2554/ The small size
of most bacteria is owed to their limited abilities. Since
they have few ways to transport nutrients across their cell
membranes, they rely on diffusion to move food into their
cells, and wastes out of them. This process of diffusion is
limited by the surface area of a cell, which is the space
that a cell's surface would occupy if it were stretched out
flat. As a cell gets bigger, both its volume and surface area
increase, but its surface area increases more slowly than
its volume. Above a certain size, there is not enough surface
area to absorb all of the nutrients that the increasing cell
volume needs. So, the limit of a bacterium's size is related
to the proportion of its surface area to its volume.
2555/ Organisms that
use the earth's geomagnetic field have some type of internal
compass. The smallest organisms that use this navigational
method are called magnetotactic bacteria.

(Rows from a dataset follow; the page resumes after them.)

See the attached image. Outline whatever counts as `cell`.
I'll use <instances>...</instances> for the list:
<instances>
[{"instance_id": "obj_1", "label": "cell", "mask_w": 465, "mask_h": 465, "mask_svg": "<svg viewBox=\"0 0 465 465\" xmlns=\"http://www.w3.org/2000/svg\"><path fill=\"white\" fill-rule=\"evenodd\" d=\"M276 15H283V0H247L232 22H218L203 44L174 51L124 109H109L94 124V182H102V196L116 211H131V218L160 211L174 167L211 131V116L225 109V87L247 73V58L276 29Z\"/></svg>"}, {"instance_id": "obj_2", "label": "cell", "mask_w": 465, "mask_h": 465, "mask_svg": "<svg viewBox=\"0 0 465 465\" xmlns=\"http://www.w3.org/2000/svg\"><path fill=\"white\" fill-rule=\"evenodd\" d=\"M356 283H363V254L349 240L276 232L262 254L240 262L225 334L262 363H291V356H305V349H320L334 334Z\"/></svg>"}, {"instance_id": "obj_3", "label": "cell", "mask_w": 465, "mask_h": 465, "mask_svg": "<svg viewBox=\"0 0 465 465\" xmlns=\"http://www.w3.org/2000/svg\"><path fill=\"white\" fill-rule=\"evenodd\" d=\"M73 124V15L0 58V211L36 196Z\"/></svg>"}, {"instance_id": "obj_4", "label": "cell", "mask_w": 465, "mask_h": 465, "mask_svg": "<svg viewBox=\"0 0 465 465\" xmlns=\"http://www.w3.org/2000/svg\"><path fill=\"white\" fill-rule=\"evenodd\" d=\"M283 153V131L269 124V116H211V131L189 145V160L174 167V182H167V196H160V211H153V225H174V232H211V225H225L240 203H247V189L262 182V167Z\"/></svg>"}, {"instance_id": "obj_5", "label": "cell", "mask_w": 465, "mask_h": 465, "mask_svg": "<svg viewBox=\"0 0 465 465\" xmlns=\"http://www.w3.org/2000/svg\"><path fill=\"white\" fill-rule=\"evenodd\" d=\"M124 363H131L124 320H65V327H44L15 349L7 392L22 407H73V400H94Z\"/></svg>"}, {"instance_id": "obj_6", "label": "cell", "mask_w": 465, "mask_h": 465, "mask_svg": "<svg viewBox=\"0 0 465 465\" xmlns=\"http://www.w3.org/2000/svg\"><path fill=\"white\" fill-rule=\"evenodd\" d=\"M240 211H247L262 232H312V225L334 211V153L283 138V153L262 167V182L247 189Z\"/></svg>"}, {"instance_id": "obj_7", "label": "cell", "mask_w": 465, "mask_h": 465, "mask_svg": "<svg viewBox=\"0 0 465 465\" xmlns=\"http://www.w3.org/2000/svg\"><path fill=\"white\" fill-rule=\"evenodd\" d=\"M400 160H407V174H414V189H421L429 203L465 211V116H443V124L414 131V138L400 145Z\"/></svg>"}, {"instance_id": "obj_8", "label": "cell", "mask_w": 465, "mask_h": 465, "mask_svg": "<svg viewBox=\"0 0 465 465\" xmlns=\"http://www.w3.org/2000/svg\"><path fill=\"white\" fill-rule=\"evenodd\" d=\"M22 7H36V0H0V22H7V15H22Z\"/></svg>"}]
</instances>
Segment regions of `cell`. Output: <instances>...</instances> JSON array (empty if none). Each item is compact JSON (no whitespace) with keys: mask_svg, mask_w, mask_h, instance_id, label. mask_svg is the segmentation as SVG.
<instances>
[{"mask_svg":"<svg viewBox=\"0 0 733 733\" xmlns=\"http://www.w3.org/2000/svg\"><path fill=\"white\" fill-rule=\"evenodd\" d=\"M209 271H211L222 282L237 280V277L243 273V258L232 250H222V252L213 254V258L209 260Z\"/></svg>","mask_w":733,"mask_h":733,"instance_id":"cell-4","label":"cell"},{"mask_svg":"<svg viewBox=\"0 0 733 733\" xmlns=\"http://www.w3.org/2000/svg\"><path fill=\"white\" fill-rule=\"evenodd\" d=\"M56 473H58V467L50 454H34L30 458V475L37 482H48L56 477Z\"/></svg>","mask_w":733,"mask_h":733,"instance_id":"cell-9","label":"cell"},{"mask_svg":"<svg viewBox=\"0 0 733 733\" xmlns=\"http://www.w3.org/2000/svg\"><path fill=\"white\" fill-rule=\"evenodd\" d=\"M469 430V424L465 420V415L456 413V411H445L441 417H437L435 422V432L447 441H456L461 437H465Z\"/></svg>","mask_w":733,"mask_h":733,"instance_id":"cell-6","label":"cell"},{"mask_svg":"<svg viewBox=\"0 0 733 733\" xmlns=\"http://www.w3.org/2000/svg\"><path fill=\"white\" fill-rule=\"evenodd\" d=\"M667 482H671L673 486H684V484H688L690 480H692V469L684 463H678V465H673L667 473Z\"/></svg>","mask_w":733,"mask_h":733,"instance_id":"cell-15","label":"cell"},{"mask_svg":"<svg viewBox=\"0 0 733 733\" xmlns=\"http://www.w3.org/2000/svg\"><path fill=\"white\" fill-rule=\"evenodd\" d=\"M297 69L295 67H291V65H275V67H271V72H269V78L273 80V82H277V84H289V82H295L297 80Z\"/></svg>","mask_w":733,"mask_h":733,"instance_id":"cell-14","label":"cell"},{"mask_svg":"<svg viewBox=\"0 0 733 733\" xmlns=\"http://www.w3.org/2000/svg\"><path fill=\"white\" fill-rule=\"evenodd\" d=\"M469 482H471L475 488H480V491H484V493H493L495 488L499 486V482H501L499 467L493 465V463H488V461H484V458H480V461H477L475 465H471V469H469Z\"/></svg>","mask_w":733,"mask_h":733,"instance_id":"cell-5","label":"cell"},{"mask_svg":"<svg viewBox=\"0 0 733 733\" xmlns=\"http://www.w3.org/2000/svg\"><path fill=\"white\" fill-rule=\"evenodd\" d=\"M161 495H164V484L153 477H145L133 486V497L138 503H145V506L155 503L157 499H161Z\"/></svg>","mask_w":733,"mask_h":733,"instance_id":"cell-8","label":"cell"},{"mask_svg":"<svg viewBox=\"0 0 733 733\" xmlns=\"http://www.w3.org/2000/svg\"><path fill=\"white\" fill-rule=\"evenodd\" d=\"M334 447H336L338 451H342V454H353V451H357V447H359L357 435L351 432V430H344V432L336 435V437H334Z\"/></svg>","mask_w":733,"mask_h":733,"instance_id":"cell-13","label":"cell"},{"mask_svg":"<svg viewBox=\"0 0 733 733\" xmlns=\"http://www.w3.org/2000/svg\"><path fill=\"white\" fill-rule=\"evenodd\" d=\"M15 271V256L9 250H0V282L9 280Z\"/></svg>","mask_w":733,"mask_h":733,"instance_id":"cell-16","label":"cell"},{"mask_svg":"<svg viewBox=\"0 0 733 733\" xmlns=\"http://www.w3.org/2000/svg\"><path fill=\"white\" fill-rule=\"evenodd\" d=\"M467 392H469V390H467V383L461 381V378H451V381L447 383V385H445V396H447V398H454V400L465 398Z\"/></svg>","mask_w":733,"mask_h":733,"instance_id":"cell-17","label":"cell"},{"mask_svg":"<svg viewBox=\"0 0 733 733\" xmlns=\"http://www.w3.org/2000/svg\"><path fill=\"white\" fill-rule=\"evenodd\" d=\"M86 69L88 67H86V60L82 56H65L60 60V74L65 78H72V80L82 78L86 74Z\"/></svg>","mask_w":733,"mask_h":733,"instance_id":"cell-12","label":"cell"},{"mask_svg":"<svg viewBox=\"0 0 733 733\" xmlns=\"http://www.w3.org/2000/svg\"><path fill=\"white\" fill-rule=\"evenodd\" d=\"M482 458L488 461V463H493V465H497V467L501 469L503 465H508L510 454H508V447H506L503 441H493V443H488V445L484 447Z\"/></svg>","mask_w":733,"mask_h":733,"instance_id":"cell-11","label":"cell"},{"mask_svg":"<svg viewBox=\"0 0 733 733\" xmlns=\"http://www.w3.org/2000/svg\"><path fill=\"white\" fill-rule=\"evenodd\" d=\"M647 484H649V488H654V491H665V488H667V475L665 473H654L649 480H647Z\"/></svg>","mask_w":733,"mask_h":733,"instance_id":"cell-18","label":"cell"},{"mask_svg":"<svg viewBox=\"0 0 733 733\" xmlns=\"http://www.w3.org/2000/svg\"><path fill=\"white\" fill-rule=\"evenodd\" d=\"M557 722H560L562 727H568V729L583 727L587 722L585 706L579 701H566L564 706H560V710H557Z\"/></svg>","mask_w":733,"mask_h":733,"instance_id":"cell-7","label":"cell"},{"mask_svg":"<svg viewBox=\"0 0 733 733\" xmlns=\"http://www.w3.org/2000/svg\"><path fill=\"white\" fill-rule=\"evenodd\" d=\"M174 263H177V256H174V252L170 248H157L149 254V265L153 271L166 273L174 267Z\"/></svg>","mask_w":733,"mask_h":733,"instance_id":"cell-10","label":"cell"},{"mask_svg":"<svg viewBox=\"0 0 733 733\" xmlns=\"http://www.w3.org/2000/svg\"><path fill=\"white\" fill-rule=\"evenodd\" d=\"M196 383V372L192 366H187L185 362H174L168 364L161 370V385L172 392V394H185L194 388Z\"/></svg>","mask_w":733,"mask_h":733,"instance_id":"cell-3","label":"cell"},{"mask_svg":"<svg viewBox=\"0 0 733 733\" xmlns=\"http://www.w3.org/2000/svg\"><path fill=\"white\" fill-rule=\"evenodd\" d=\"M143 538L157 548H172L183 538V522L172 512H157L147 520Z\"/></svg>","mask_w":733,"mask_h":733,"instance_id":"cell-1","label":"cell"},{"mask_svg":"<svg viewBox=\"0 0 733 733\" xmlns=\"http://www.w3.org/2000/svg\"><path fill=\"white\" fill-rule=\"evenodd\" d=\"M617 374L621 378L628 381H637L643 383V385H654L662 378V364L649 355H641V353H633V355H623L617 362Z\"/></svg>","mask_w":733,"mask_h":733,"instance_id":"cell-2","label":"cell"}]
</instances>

2556/ Magnetotactic bacteria
were discovered in 1975 by Richard P. Blakemore. Blakemore
noticed that some of the bacteria that he observed under a
microscope always moved to the same side of the slide. If
he held a magnet near the slide, the bacteria would move towards
the north end of the magnet. These bacteria are able to do
this because they make tiny, iron-containing, magnetic particles.
Each of these particles is a magnet with a north pole and
a south pole. The bacteria arrange these tiny magnets in a
line to make one long magnet. They use this magnet as a compass
to align themselves to the earth's geomagnetic field.
2557/ At the equator,
the geomagnetic north doesn't point up or down, so the magnetotactic
bacteria found there are a mixture of north-seeking and south-seeking
bacteria.
2558/ Deinococcus radiodurans
(said Din-o-coc-us rad-i-o-dew-ranz) was first found in food
in the 1950's - food supposedly sterilized by radiation treatments.
2559/ It has been discovered
that Deinococcus is as resistant to complete dehydration as
it is to radiation. In fact, the same response is elicited
by the organism when exposed to dry conditions as it is when
exposed to high radiation levels, leading researchers to conclude
that the organism evolved to survive long periods of dehydration,
and that the resistance to radiation is only incidental to
the discovery and development of radiation emitting technology
during the second half of this century.
2560/ The first person
to see microbes was a seventeenth century Dutch cloth merchant
named Antoni van Leeuwenhoek. Leeuwenhoek made his own microscopes
by grinding high-quality lenses, which he used to view drops
of blood, pondwater, bits of skin, scrapings from his teeth,
minerals, plant tissue and other samples. He called the tiny
creatures he observed "animalcules." Even before
we knew what they are, we were using microbes to do work for
us, such as leavening bread, turning grapes into wine and
curdling milk to make cheese. Now we have the means to manipulate
microbial genes so that they make industrial enzymes, vitamins
and many important medicines, as well as continue to perform
their centuries old functions in food processing.